The documents turned up the heat on Trump by confirming prosecutors’ belief of his involvement in a campaign finance violation, while adding to a growing list of contacts between campaign aides and Russians in 2015 and 2016, legal experts said.

“In total, the prosecutors seem to be saying the president was more aware than he has claimed to be,” former federal prosecutor Michael Zeldin said.

While Cohen implicated the president in the hush payments to two women — adult film actress Stormy Daniels and former Playboy model Karen McDougal — in his guilty plea in August in New York, the filing on Friday marked the first time federal prosecutors officially concurred.

It said Cohen made the payments in “coordination with and the direction of” Trump.

Last week, Cohen admitted to lying to congressional investigators in an attempt to minimize his efforts to secure the Kremlin’s help for a Trump skyscraper in Moscow. He has said he did so to stay in sync with Trump’s political messaging, and that he consulted with the White House while preparing to testify to Congress.

Mueller said on Friday that Cohen repeated his false statements about the project in his first meeting with Mueller’s office, admitting the truth only in a later meeting in September after he had pleaded guilty to the separate New York charges.

On Friday, Mueller said Cohen’s false statements to Congress had “obscured the fact” that the skyscraper project held the potential to reap “hundreds of millions of dollars from Russian sources” for the Trump Organization.

The future for both Manafort and Cohen looks a bit bleak. Prison is a big price to pay for trying to protect themselves and Trump.

Former Secretary of State Rex Tillerson has also claimed that Russia interfered in the election: Rex Tillerson makes rare public appearance in Houston

When asked if he believes that Russia interfered in the presidential elections, Tillerson replied “there’s no question” and that it was well documented by intelligence agencies.

“What Russia wants to do is undermine our confidence and undermine the world’s confidence in us,” Tillerson said.

The relationship between him and Trump became strained after the president grew tired of the former Exxon Mobil CEO telling him that he could not do things the way he wanted.

Tillerson said the two had starkly different styles and did not share a common value system.

“So often, the president would say here’s what I want to do and here’s how I want to do it and I would have to say to him, Mr. President I understand what you want to do but you can’t do it that way. It violates the law,” Tillerson said.

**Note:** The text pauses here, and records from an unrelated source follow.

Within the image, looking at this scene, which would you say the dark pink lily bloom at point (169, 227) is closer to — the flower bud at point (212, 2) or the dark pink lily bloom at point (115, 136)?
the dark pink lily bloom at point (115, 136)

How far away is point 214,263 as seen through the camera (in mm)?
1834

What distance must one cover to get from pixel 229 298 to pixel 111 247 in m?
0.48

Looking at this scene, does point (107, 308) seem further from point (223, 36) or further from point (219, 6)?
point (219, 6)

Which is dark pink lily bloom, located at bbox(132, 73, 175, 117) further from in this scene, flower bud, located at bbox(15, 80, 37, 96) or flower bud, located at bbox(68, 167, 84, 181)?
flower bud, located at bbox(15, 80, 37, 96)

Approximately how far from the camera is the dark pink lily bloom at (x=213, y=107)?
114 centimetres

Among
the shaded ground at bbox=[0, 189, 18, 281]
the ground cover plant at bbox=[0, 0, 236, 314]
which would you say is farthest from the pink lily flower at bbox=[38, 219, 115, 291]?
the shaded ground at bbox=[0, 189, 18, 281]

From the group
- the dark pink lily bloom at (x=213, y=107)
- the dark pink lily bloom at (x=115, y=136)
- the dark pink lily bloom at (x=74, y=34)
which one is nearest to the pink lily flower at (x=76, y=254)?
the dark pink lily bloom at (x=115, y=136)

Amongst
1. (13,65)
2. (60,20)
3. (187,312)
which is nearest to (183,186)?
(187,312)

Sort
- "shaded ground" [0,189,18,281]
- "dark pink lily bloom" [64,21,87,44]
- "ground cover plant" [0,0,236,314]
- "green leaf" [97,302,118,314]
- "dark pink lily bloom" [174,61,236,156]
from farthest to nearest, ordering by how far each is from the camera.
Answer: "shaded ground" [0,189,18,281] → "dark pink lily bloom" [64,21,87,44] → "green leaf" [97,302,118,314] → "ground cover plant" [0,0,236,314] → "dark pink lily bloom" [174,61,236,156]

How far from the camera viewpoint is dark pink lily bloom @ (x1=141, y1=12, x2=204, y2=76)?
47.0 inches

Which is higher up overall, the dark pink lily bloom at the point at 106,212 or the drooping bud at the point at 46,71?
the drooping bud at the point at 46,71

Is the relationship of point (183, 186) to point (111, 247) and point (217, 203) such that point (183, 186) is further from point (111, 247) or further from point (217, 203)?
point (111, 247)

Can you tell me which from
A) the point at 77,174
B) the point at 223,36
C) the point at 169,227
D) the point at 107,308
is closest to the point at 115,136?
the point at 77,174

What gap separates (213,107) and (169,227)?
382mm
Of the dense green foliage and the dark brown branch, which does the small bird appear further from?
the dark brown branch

Trump would get very frustrated when they would have those conversations, he said.

Trump responded in typical fashion:

In the meantime Trump has attacked court decisions he doesn’t like again: Trump condemns ‘disgraceful’ 9th Circuit, dubbing it rubber-stamp for his foes

In lengthy and fiery comments to reporters outside the White House on Tuesday, President Trump excoriated the liberal Ninth Circuit Court of Appeals as a “disgrace” hours after a federal judge there issued a nationwide injunction against his newly announced emergency restrictions on asylum claims.

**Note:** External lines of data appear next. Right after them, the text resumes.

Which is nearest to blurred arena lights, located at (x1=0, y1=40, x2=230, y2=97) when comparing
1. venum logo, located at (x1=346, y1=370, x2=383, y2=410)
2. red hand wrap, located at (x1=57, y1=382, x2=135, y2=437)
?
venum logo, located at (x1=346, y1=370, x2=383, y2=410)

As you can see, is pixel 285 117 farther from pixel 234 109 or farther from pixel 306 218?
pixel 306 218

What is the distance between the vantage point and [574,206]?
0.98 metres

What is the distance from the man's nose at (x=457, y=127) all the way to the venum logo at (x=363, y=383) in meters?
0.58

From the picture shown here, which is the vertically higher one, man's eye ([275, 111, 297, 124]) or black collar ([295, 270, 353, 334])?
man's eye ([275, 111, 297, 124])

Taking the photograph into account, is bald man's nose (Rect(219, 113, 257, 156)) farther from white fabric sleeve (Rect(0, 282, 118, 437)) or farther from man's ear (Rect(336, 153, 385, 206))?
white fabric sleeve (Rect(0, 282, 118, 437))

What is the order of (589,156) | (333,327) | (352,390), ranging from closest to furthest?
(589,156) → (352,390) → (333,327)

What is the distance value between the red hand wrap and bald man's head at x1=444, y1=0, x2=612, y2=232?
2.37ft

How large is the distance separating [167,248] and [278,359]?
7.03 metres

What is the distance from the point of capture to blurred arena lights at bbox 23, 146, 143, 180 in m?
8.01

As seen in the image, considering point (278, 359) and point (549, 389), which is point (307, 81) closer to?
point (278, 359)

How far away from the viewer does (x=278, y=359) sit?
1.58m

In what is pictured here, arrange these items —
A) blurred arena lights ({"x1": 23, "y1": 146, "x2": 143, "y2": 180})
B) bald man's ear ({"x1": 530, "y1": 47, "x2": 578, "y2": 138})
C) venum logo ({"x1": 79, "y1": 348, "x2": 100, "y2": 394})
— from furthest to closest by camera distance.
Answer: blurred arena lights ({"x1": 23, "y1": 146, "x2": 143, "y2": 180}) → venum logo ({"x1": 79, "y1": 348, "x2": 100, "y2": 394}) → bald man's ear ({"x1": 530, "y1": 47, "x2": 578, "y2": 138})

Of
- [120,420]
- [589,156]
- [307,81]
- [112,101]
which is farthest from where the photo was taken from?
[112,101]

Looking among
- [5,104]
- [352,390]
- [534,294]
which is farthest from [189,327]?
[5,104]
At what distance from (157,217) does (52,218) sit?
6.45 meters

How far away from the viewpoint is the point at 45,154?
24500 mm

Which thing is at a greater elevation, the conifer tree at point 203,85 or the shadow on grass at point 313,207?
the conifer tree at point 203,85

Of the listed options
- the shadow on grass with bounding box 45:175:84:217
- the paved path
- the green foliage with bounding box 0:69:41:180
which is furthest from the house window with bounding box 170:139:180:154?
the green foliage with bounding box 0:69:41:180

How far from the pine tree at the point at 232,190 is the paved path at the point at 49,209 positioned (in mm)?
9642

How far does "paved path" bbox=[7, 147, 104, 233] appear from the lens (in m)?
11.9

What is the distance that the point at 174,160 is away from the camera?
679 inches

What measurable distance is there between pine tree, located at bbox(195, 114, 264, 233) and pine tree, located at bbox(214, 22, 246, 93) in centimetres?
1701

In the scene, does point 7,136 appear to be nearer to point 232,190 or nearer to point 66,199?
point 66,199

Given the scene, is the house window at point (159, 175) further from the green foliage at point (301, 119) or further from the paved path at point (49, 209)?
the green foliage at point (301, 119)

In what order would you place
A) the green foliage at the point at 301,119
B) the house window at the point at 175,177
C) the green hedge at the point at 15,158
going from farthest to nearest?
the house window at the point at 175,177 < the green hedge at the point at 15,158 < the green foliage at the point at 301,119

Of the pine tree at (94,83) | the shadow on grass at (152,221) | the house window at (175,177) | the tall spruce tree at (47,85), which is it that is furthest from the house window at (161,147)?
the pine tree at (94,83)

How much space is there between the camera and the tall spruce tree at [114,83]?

One could question Trump’s mental capacity to be President, and whether his attacks on anyone who says something he doesn’t like and his attacks on court decisions he doesn’t like are a disgrace.

Trump successfully worked with a dysfunctional democratic system to become president, but it seems that a democracy with legal checks and balances on power are not something he wants to work with.

Trump does have the power to pardon Manafort (and Cohen but that seems unlikely after Cohen implicated Trump in shady dealings), but if he does that would be just about as bad a look as if Trump tried to interfere with or stop the Mueller investigations.